January 2013 Sermons:
Luke 3:15-17, 21-22
We love hearing the stories and the carols of Christmas. Our expectations are pretty high on Christmas Eve. The gospel text for today isn’t as well-known. But it’s a good scripture lesson to talk about when we are ordaining and installing elected officers. Our expectations of these six people are pretty high, too. Ordination and installation is about the incarnation of Jesus. Church leaders are special children of God---they are much more than just the people who said “yes” to the Nominating Committee. Continuing the work of Jesus—that is what ordination is all about.
As far as the ministry of Jesus goes, it starts when He’s around thirty years old. He walks into the Jordan River to be baptized by His cousin, John the Baptist. John has become a celebrity around the Sea of Galilee. He’s very charismatic. John has been preaching God’s Word and calling for repentance. Every day, hundreds of people line up by the riverbank, to be baptized by John—even Roman soldiers and tax collectors. “The people were filled with expectation,” Luke tells us.

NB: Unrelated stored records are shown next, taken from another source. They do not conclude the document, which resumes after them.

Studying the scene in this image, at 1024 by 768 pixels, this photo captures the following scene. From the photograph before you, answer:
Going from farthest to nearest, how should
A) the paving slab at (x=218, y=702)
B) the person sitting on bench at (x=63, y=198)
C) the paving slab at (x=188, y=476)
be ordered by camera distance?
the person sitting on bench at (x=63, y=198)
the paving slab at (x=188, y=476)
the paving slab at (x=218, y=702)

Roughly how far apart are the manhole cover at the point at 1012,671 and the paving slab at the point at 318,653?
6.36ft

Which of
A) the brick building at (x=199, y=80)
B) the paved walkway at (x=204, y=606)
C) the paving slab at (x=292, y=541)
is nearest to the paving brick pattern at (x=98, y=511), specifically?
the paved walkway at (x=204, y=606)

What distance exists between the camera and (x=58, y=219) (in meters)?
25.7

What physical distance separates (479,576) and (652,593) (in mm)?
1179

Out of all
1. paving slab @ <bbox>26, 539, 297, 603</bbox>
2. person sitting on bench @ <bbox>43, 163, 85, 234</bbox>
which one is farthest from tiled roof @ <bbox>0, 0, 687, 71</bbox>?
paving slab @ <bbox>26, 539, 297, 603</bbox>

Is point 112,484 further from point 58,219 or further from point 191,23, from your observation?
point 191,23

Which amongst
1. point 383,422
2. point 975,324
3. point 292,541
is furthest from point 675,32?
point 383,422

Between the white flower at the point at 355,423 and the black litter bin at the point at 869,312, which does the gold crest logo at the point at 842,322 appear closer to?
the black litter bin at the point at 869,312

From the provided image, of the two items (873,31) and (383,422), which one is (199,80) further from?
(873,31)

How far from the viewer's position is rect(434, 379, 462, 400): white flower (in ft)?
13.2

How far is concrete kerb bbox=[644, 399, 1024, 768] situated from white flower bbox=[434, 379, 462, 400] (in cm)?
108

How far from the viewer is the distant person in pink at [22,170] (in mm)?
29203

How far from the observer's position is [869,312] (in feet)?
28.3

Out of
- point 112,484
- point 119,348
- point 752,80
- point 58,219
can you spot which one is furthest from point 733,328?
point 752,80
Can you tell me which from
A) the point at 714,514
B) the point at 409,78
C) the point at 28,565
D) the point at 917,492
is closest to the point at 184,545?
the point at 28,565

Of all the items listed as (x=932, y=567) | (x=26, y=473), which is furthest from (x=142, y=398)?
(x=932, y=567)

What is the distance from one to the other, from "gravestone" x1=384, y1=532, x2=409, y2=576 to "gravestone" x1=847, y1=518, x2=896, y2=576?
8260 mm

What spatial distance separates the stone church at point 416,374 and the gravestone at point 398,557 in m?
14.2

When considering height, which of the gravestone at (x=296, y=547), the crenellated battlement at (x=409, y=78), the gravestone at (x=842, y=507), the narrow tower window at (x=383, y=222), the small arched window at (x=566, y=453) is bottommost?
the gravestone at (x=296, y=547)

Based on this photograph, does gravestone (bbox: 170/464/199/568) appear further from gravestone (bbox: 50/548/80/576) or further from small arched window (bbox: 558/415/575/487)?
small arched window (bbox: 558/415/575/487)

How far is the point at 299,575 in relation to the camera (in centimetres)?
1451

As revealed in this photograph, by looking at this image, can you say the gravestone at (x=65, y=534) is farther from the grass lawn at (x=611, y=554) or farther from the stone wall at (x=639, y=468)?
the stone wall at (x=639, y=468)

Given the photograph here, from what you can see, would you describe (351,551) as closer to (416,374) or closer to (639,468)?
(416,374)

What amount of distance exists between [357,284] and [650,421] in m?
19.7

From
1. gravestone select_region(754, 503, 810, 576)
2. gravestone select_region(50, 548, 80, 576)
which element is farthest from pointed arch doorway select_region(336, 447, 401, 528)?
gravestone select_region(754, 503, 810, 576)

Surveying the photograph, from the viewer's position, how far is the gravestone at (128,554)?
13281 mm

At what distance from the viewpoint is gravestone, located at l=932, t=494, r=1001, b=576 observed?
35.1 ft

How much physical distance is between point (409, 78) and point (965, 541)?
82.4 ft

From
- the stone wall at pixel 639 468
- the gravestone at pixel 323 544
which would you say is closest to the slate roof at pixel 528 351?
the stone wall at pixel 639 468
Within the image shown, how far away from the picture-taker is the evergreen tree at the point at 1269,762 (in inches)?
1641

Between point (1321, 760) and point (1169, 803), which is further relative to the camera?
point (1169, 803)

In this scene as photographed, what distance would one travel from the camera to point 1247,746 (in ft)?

The power of John’s preaching of the Word is fed by those high expectations. People have been wondering if John could be the Messiah. They are thrilled to meet him. Just like the excitement I remember, going to a Bruce Springsteen concert in the mid-seventies. The anticipation of hearing the E-Street Band, live, had started to feed us. We chanted, “Bruce! Bruce!” and the first song was all the more exciting to hear because we were so pumped up about hearing Bruce.
The crowd at the river bank is pumped that way. They’re seeing a man who could be the messiah—in the flesh. Then, John lets a big bombshell drop. He says to the crowd, “I baptize you with water, but one who is more powerful than I is coming. I am not worthy to untie the thong of His sandals. He will baptize you with the Holy Spirit and with fire.” John is telling them that this Messiah will not only bring them joy, but will also deal with sin. They can expect this long-awaited Savior to separate the good from the bad. He will come into the wilderness, like a refiner’s fire. He will consume human sin as if it were twigs in a tinder box. This is terrifying message for them. The people of ancient Judea will have short lives, and they know it. They know what salvation is, and they want it. Being saved and going to heaven are huge concerns for them—literally, matters of life and death.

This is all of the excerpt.